**USING THE INFORMATION:**
a: Answer these questions using the text about Huawei's Kirin neural processing hardware:
(i) From which company did Huawei sub-license a machine learning hardware design for the Kirin 970 and Kirin 980?
(ii) At which event was the Da Vinci architecture covered?
(iii) What was Huawei's first smartphone chip with a Da Vinci-based NPU?
b: In the text about Huawei's Kirin neural processing hardware, reproduce everything from "We covered the" down to "the 2019/2020 generation.".
c: Carry on with the text about Huawei's Kirin neural processing hardware, picking up right after its final sentence.

**EXTRACTED TEXT:**
============================================================

In the Kirin 970 and Kirin 980 hardware, Huawei sub-licenced a machine learning hardware design from Cambricon Technologies, which was spun out from a university research project in China. Huawei ultimately invested into the company, although the hardware license wasn’t exclusive, but Huawei got access to the leading edge design and were afforded customization options. With the Kirin 990, that partnership with Cambricon disappears, and the company is implementing its internal Da Vinci architecture.

We covered the Da Vinci architecture at Hot Chips a couple of weeks ago, where the company lifted the lid on a number of technical details behind the design. Huawei has announced that this architecture will be found in everything from 300W add-in server cards all the way down to credit card sized embedded devices. The first smartphone chip from Huawei with a Da Vinci-based NPU was the Kirin 810, but now it comes to the flagship  SoC for the 2019/2020 generation.

What exactly does Da Vinci bring? Two elements, both of which are important when it comes to applying machine learning algorithms.

============================================================

[Extracted page text]

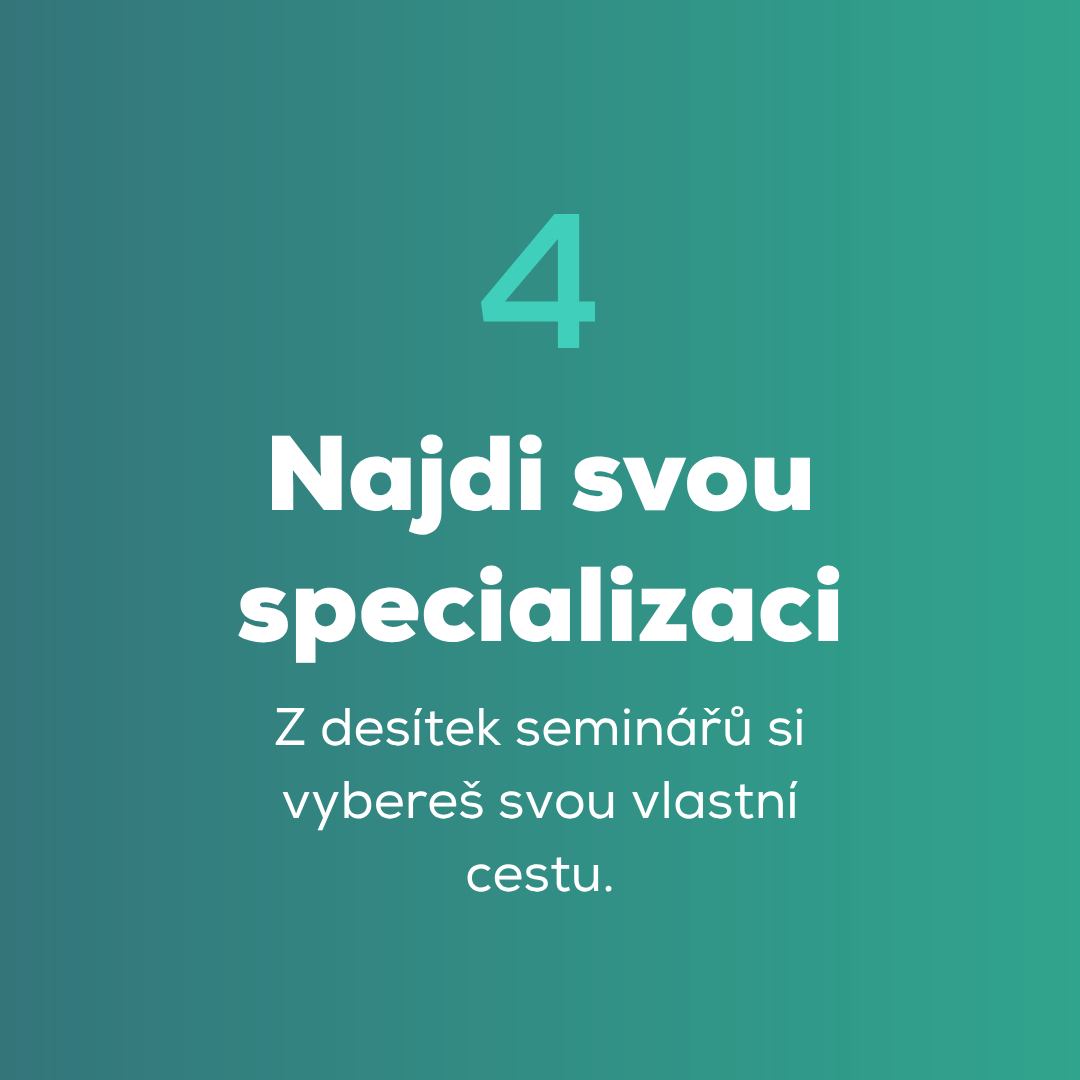 4

Najdi svou specializaci

Z desítek seminářů si vybereš svou vlastní cestu.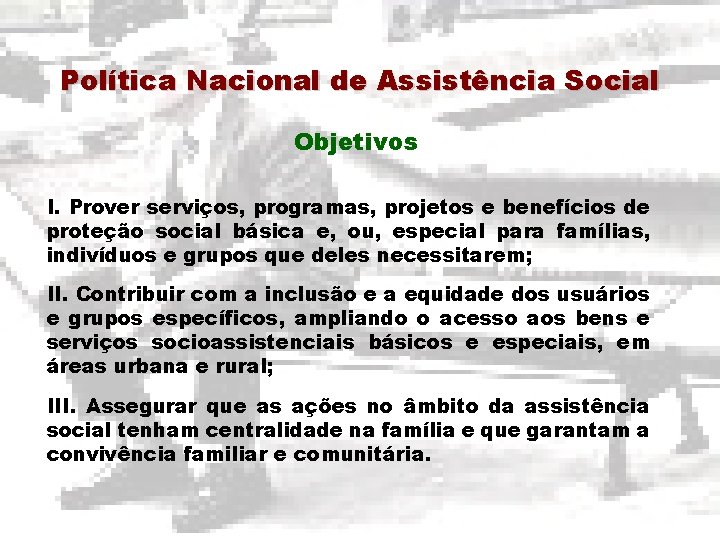 Política Nacional de Assistência Social

Objetivos

I. Prover serviços, programas, projetos e benefícios de proteção social básica e, ou, especial para famílias, indivíduos e grupos que deles necessitarem;

II. Contribuir com a inclusão e a equidade dos usuários e grupos específicos, ampliando o acesso aos bens e serviços socioassistenciais básicos e especiais, em áreas urbana e rural;

III. Assegurar que as ações no âmbito da assistência social tenham centralidade na família e que garantam a convivência familiar e comunitária.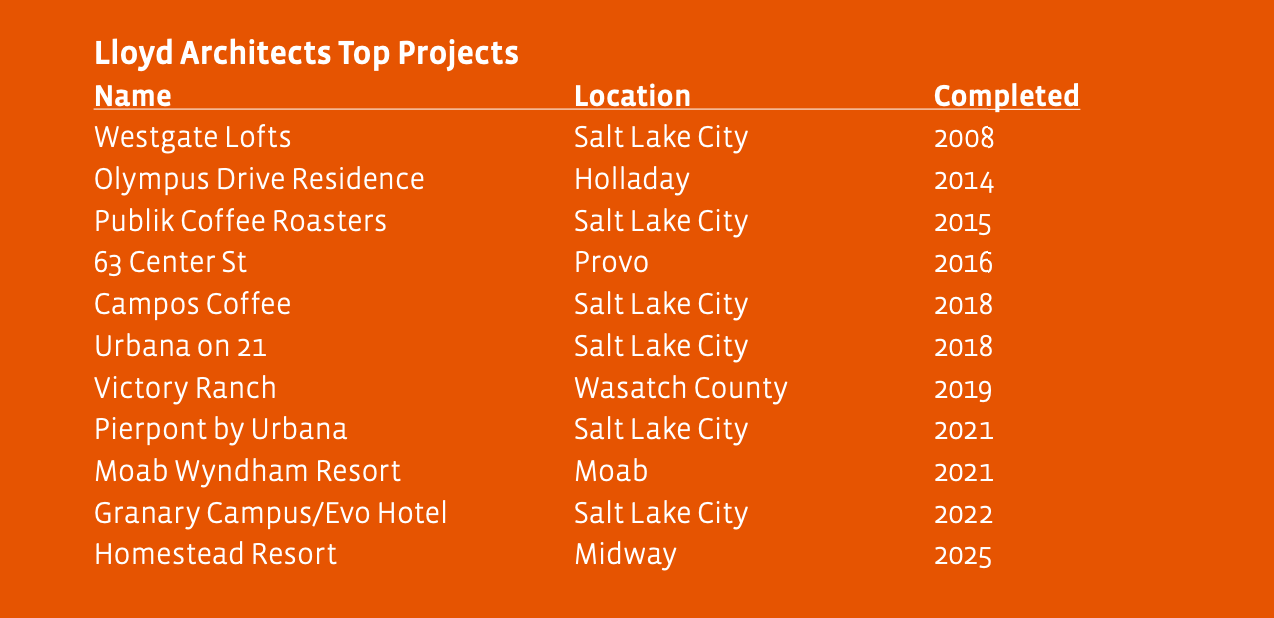 Lloyd Architects Top Projects

| Name | Location | Completed |
|---|---|---|
| Westgate Lofts | Salt Lake City | 2008 |
| Olympus Drive Residence | Holladay | 2014 |
| Publik Coffee Roasters | Salt Lake City | 2015 |
| 63 Center St | Provo | 2016 |
| Campos Coffee | Salt Lake City | 2018 |
| Urbana on 21 | Salt Lake City | 2018 |
| Victory Ranch | Wasatch County | 2019 |
| Pierpont by Urbana | Salt Lake City | 2021 |
| Moab Wyndham Resort | Moab | 2021 |
| Granary Campus/Evo Hotel | Salt Lake City | 2022 |
| Homestead Resort | Midway | 2025 |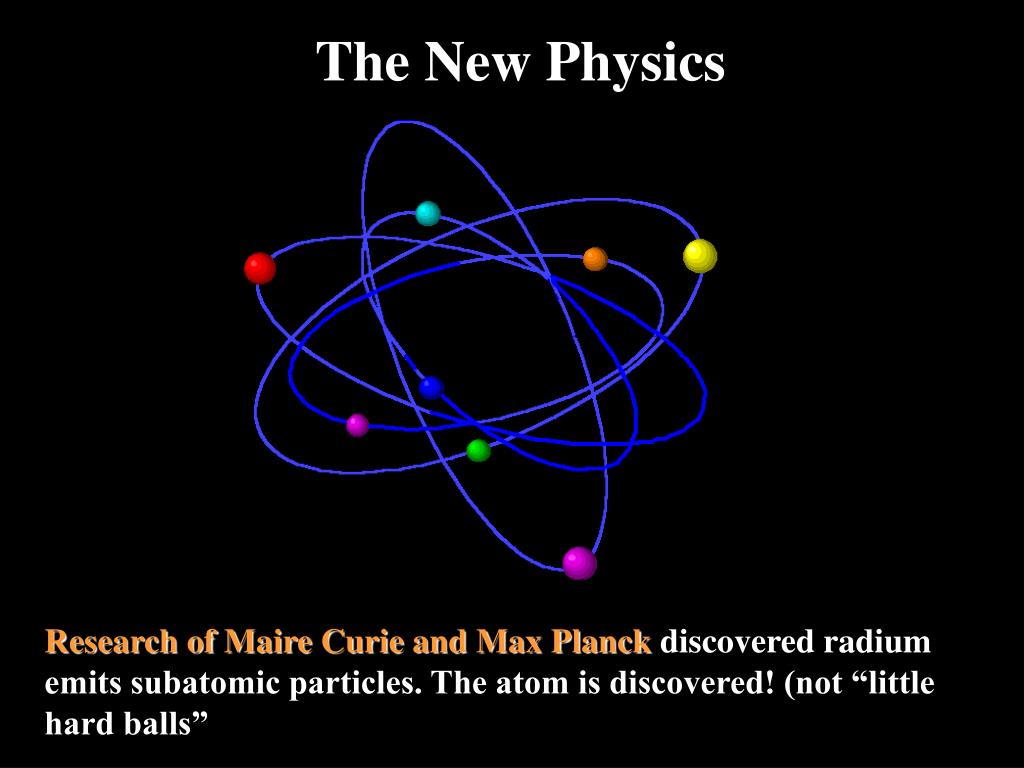 The New Physics

Research of Maire Curie and Max Planck discovered radium emits subatomic particles. The atom is discovered! (not “little hard balls”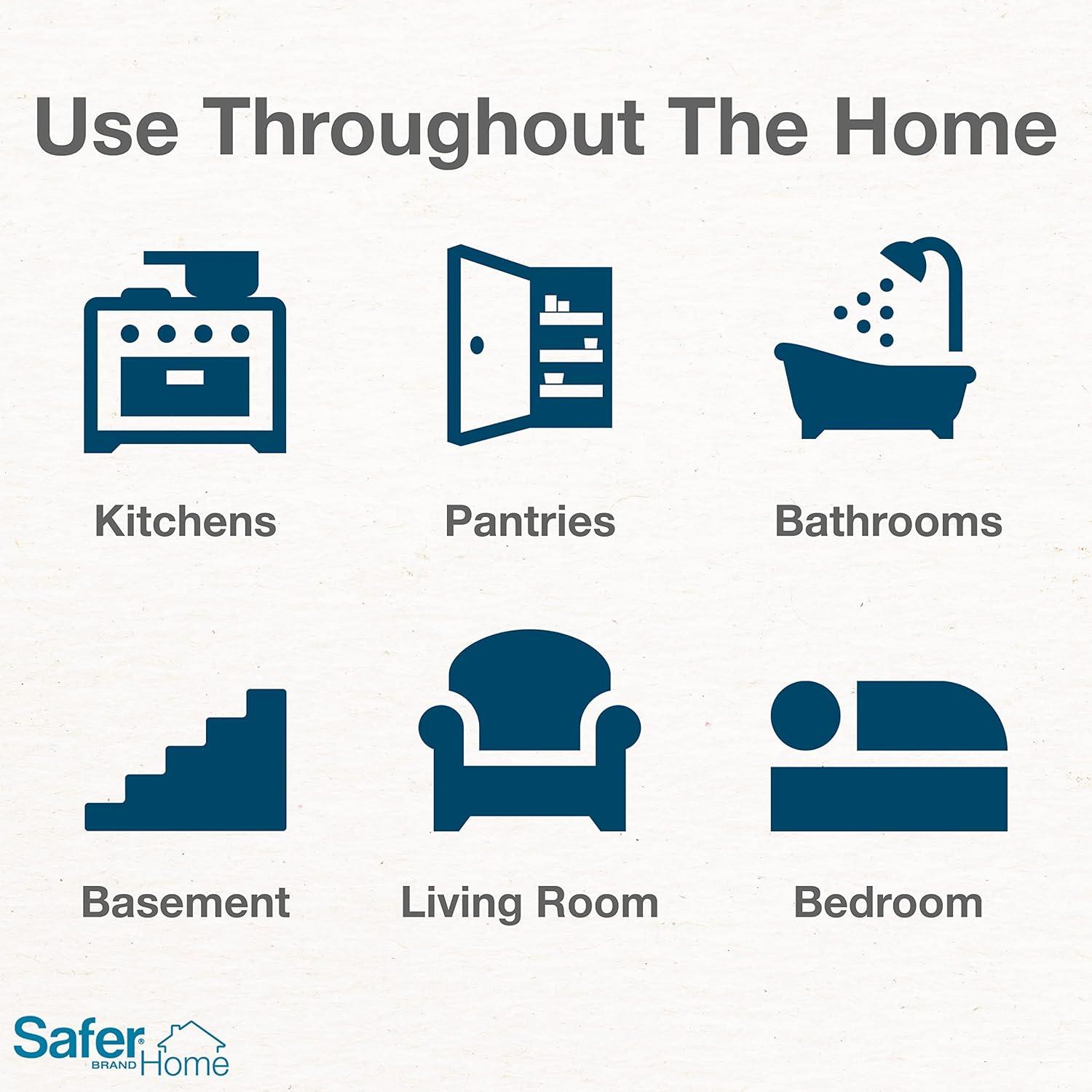 Use Throughout The Home

Kitchens

Pantries

Bathrooms

Basement

Living Room

Bedroom

Safer® BRAND Home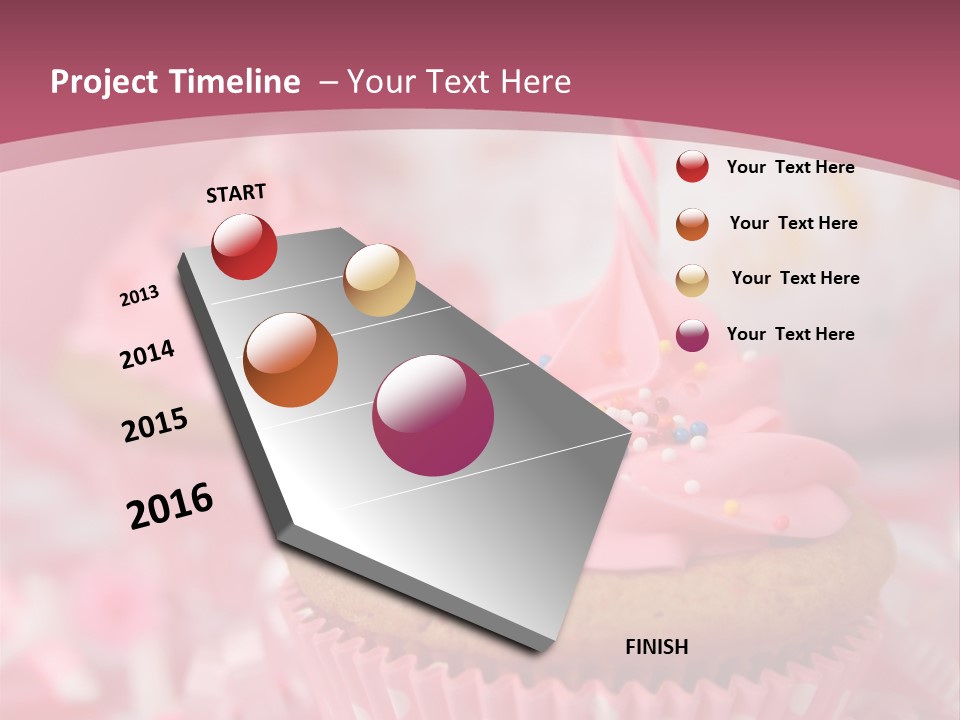 Project Timeline – Your Text Here

START

2013

2014

2015

2016

FINISH

Your Text Here

Your Text Here

Your Text Here

Your Text Here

============================================================

**REPLIES:**
a:
(i) Cambricon Technologies
(ii) Hot Chips
(iii) The Kirin 810

b:
We covered the Da Vinci architecture at Hot Chips a couple of weeks ago, where the company lifted the lid on a number of technical details behind the design. Huawei has announced that this architecture will be found in everything from 300W add-in server cards all the way down to credit card sized embedded devices. The first smartphone chip from Huawei with a Da Vinci-based NPU was the Kirin 810, but now it comes to the flagship  SoC for the 2019/2020 generation.

c:
First, the ‘big’ Da Vinci cores support both INT8 and FP16 quantization of networks. In the Kirin 980 with the Cambricon design, the dual NPU was split, with both cores supporting FP16, but only one supported INT8 for technical reasons. That restriction disappears, and all of the big Da Vinci cores supports both. Quantization support becomes important for offering faster and lower power solutions to ML inference problems.

The second change is the addition of a new ‘Tiny Core’ NPU. Both the 4G and 5G model will have one, and this is a smaller version of the Da Vinci architecture focused on power efficiency (Huawei cites 24x better efficiency) connected over the AXI bus. The performance of the Tiny Core is naturally lower, but it’s a place where non-critical or low-polling ML can take place, such as wake-on-voice, or charging characteristics. It can even process individual photos, but isn’t fast enough to pattern match on live video. For that, you need the big cores.

One key feature about Da Vinci worth noting is that Huawei has stated that it has already optimized the software stack for 90% of the most popular computer-vision based neural networks on the market. One of the benefits of the Da Vinci design over the Cambricon design is that Da Vinci is fully NNAPI compliant, whereas the older version was a mix of applicable features.

That’s the NPU change, but there’s also a difference between the 990 5G and 990 4G. One of the contributions to the die size difference, apart from the modem, the GPU, and the manufacturing process, is that the 990 5G has double the number of NPU cores. The 990 5G will have two ‘big’ NPU cores, supporting dual ML processes concurrently, along with a Tiny Core NPU. The 990 4G by comparison will only have one ‘big’ NPU core, plus the Tiny Core.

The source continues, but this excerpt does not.